Heroin overdoses can potentially be reversed by a medical intervention that may include the use of the drug Narcan, or naloxone. Narcan is an opioid antagonist drug that fills up the opioid receptor sites in the CNS and can displace heroin, possibly stopping the toxic effects. Many first responders are now carrying this overdose reversal drug, as it is being called. Since the police force began carrying Narcan in Quincy, a suburb of Boston, Massachusetts, in October 2010 and until early 2014, approximately 221 opiate overdoses have been reversed with the drug, USA Today reports. In April 2014, NIDA reports that the U.S. Food and Drug Administration (FDA) approved a take-home, handheld auto injector form of naloxone called Evzio, allowing family members or loved ones to quickly reverse an overdose and then call for further help.

How to Help

The first thing to do in the event of a suspected heroin overdose is call 911 or the American Association of Poison Control Centers (AAPCC) and get immediate medical assistance. There are some basic first aid tips to follow after calling for help, before the professionals arrive on the scene, such as:

  • Check to make sure the person is breathing.
  • If the person is not breathing, CPR can be administered by someone trained in CPR.
  • Turn the person on his/her side into the rescue position. In vomiting occurs, this ensures the person will not choke.
  • Loosen articles of clothing that may be binding while trying to keep the person warm.
  • Stay calm and try to keep the individual calm.
  • Do not try to make the person vomit or eat without professional advice to do so.
  • Try and collect any and all drugs that the person may have taken. List these drugs to the first responders, so they can attempt to reverse the overdose with the right measures.

Laws Protecting Individuals Who Offer Aid or Call for Help


There are certain rights and protections afforded to those who witness or call for help in the event of an overdose that can ensure that no legal actions are taken against them. These laws are generally called Good Samaritan Laws. They can offer protection for individuals who call for help during an overdose, preventing them from being arrested or prosecuted for drug offenses during a medical emergency and while seeking help for themselves or others.

Heroin is an illegal drug in the United States, and fear of police or law enforcement involvement may prevent someone from seeking medical help for an overdose. The National Conference of State Legislatures (NCSL) reports that 22 states, as well as the District of Columbia, have some form of Good Samaritan laws in place that provide immunity for low-level criminal drug offenses, such as personal use or possession amounts of drugs if the person acts in good faith to seek medical help in the case of a medical emergency, remains on scene until help arrives, and cooperates with law and medical personnel.

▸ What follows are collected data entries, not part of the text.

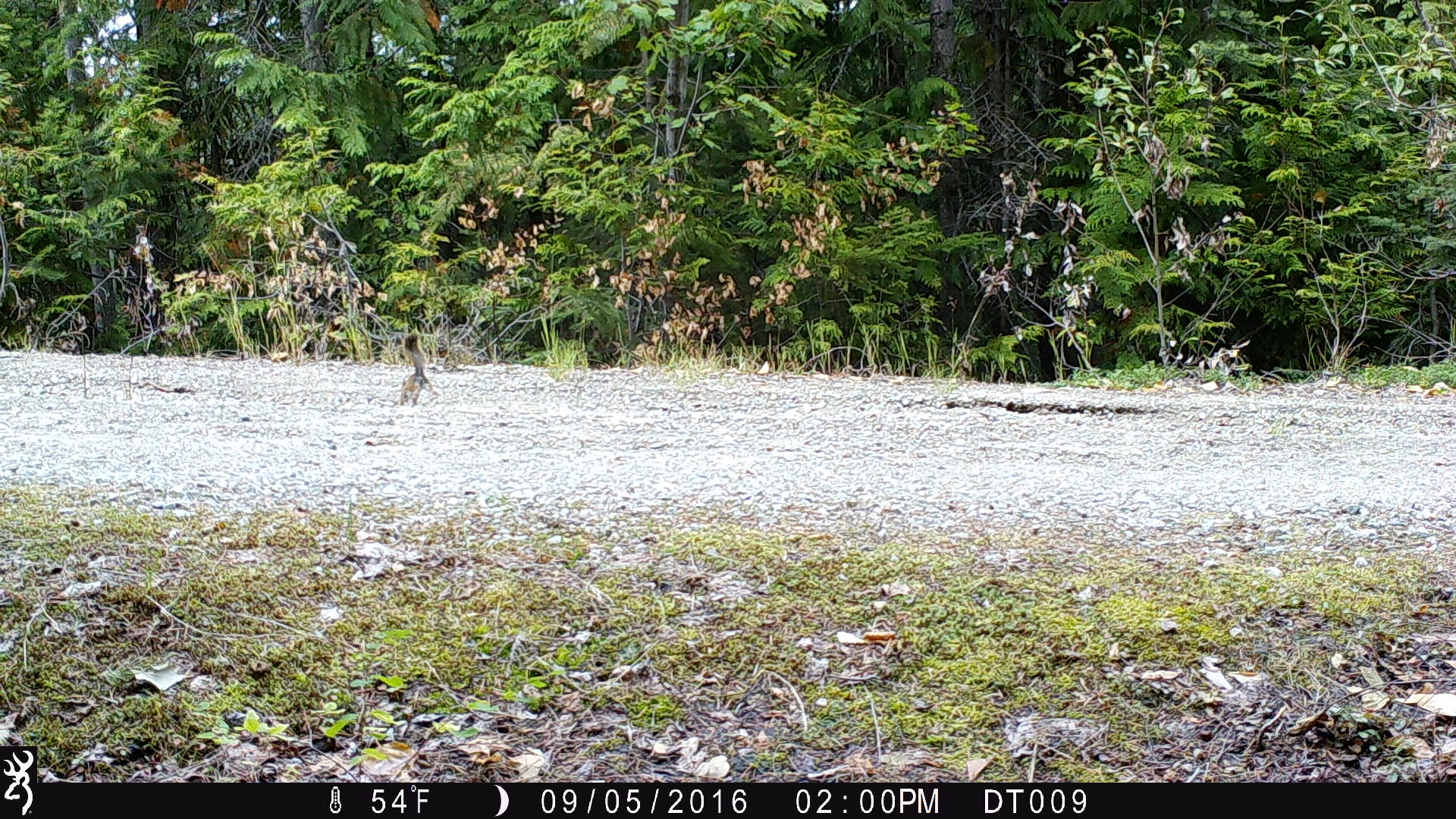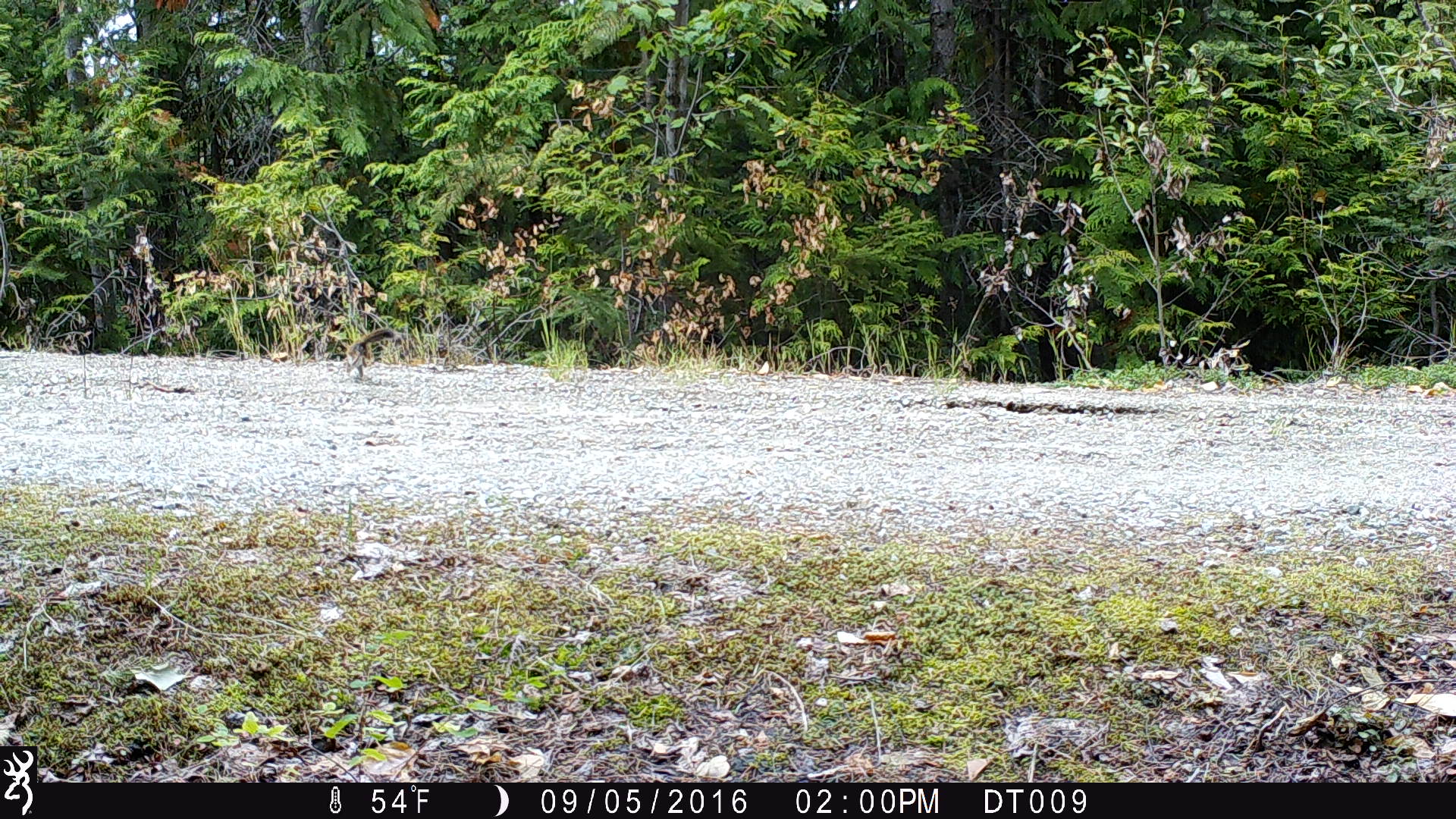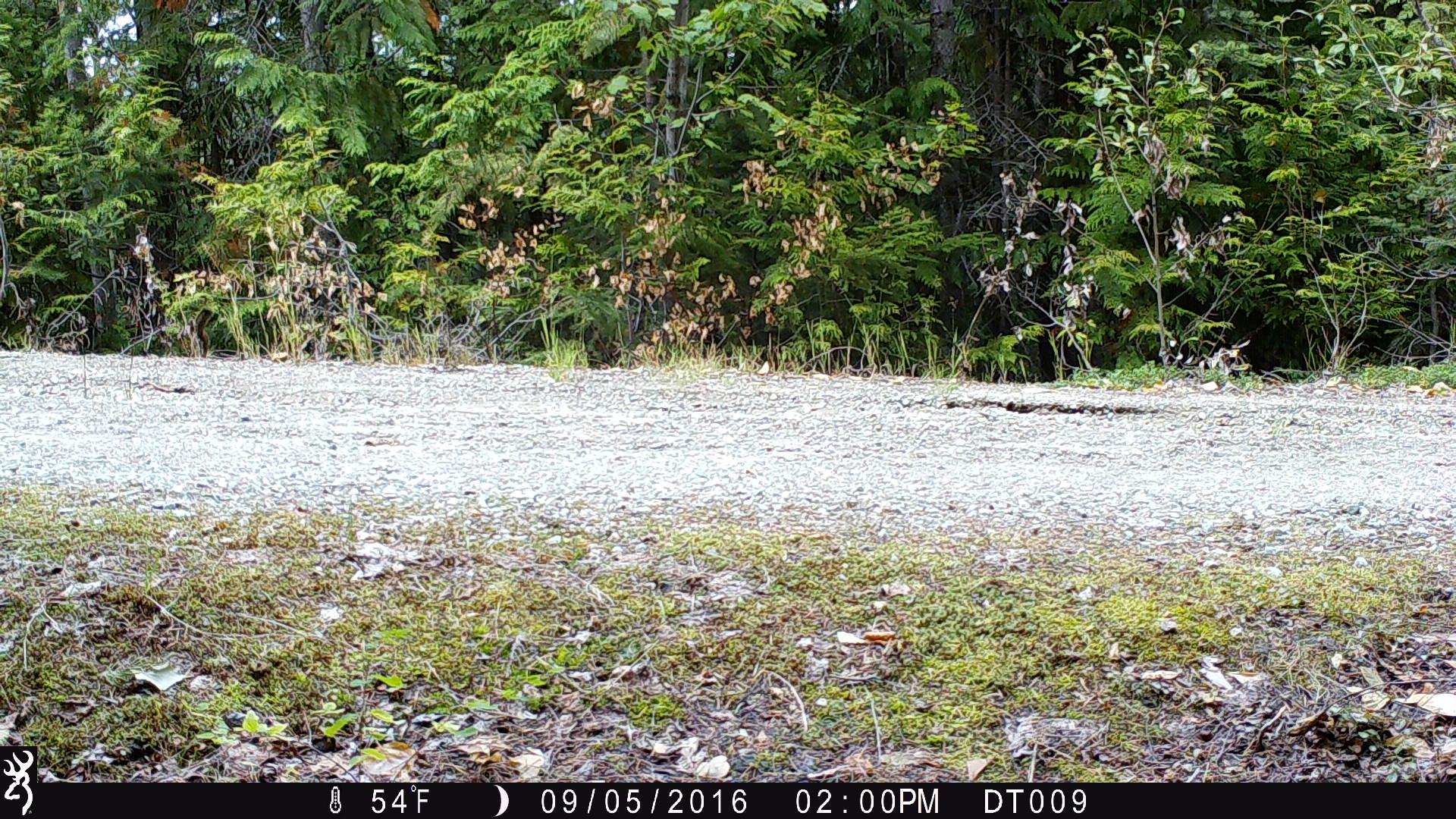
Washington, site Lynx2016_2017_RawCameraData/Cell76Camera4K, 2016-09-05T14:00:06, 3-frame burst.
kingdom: Animalia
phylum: Chordata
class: Mammalia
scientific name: Mammalia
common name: small mammal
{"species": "small mammal (Mammalia)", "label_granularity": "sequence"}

With the fourth highest overdose mortality rate in the country, according to data collected by the Trust for America’s Health (TFAH) in 2013, Nevada may have great need for these laws as well as methods to help prevent or reverse drug overdoses. The Good Samaritan Drug Overdose Act was expanded in May 2015 by the governor of Nevada to ensure that individuals seeking help for a drug overdose do not face criminal charges. The law also states that pharmacists and health care providers be able increase naloxone access by allowing them to prescribe the overdose-reversal drug to family members or loved ones who may be involved with an individual at risk for an opioid overdose, the National Association of Boards of Pharmacy (NABP) publishes. A heroin overdose is a medical emergency, and with the right knowledge and quick medical intervention, lives can be saved.